Sponsored in Part by a Medical Educational Grant by Myovant Sciences. Content Independently developed by Contemporary OB/GYN.
Endometriosis experts describe the role of surgery for the treatment of endometriosis.
Hugh Taylor, MD: When somebody fails medical therapy, I’m thinking that they might have adhesive disease, fibrosis—things that aren’t amenable to medical treatment. Is that what you see when you do those surgeries? What’s your most common reason why patients fail medical therapy?
Sawsan As-Sanie, MD: That’s a great question. That’s what we see sometimes, but we see a range of patients, and that’s 1 of the many reasons that we’ll proceed to surgeries in patients who have medical therapy and whose symptoms don’t improve within a minimum of 3 to 4 months of treatment. But even among those patients, we definitely see a wide range of pathology, from superficial disease to deep disease. Most of the deep disease we’ve diagnosed prior to surgery because we routinely get ultrasound or pelvic MRI before surgery, so we’re aware of it.
The question is incredibly important and not well understood: in patients with deep disease, what is the role of fibrosis and adhesions? How much of it needs to be excised? How much of it is explaining their pain symptoms? There are pain symptoms that are refractory to treatment, but we see patients with less severe disease who still have persistent pain. For patients with ovarian endometriomas that are enlarging or are not getting smaller, we’re going to have a lower threshold to take to surgery sooner. Patients who have obstructive symptoms are going to go straight to surgery rather than medical therapy. For example, bowel-type obstruction symptoms and urinary tract obstructive symptoms are going to go to surgery immediately without a trial of medical therapy. Those tend to be a pretty small minority of patients.
Hugh Taylor, MD: You mentioned without the endometrioma getting smaller, and how you expect it not to grow.
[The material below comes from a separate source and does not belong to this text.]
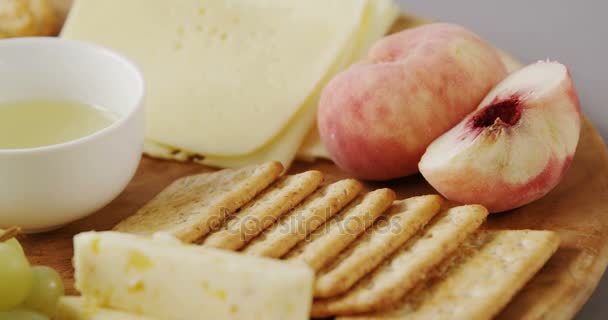 Diferentes tipos de queijo com biscoitos crocantes, frutas e molho — Vídeo de Stock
But that blood and debris in there doesn’t necessarily go away even with effective medical therapy. What difference do you expect it to see? If something is enlarging on that therapy, I’m concerned. If it’s not shrinking, how much time should we give them before we worry about that? I tend not to worry about much even if they don’t shrink.
Sawsan As-Sanie, MD: As long as they stay stable in size and the patient isn’t interested in having surgery, I’m fine with surveillance. There was an interesting study published not long ago from Dr [Tommaso] Falcone’s group at the Cleveland Clinic that looked at the cost-effectiveness of surveillance in patients with endometriomas. If you continue to monitor the ones who stay stable vs opt for surgery, there are some interesting results. Ultimately, it’s up to the patient. As long as it’s not getting bigger and the patient’s symptoms are well controlled and there aren’t any imaging findings that appear atypical or concerning for underlying malignancy, then it’s fine to monitor them if that’s what the patient prefers. I don’t necessarily expect them to get smaller, but as long as they’re not getting bigger, surveillance remains an option in those patients.
Hugh Taylor, MD: We all agree that a trial of medical therapy is appropriate, and surgery is most appropriate for those who failed medical therapy. The other thing I do is put them back on medical therapy postoperatively to make sure they don’t get a recurrence. We have to remember this is a chronic disease. The same criteria that caused it to start will be there after you do your surgery, so it’s important to think about the same type of medical therapies we discussed postoperatively as well to prevent recurrence.
Linda Giudice, MD, PhD: Hugh, may I ask you and Susie 1 question?For those who have stage IV disease, extensive disease, and postoperatively, do you suppress with elagolix at the high dose, or do you do the low dose? Do you use the relugolix combination therapy, or do you use a GNRH agonist?
Hugh Taylor, MD: I’m sorry. At what time, postoperatively?
Linda Giudice, MD, PhD: Yes.
Hugh Taylor, MD:I wouldn’t put them on something they failed before and brought to the surgery. I’m using surgery in patients who failed medical therapy. If they had adhesive disease, and their disease was fully suppressed on whatever they were on, I might put them back on what they were on. But if I find active disease at the time of surgery, I usually opt for a more aggressive therapy. Susie, what do you do?
Sawsan As-Sanie, MD: It goes without saying that our goal is a safe surgery where we maximally excise the endometriosis that’s presented at the time of the procedure. There are some patients who have bowel endometriosis, for example, who don’t wish to have a bowel resection as part of their procedure. Things might be slightly more tailored there. The vast majority of time, I’m going to put patients back on medication that worked well, in terms of minimal adverse effects. For a high proportion of patients, I’ll put them back on an oral contraceptive pill or a progestin-only method. If the endometriosis is maximally excised, I might not go straight to a GNRH antagonist or agonist. But it’s going to depend on that individual patient, and hopefully, the endometriosis was debulked as best as possible in most cases.